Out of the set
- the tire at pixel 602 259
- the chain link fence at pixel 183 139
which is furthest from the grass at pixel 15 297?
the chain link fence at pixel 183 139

++++++++++

**Task to complete**. Copy the rows above word for word.

**Reply to the exercise**.
Out of the set
- the tire at pixel 602 259
- the chain link fence at pixel 183 139
which is furthest from the grass at pixel 15 297?
the chain link fence at pixel 183 139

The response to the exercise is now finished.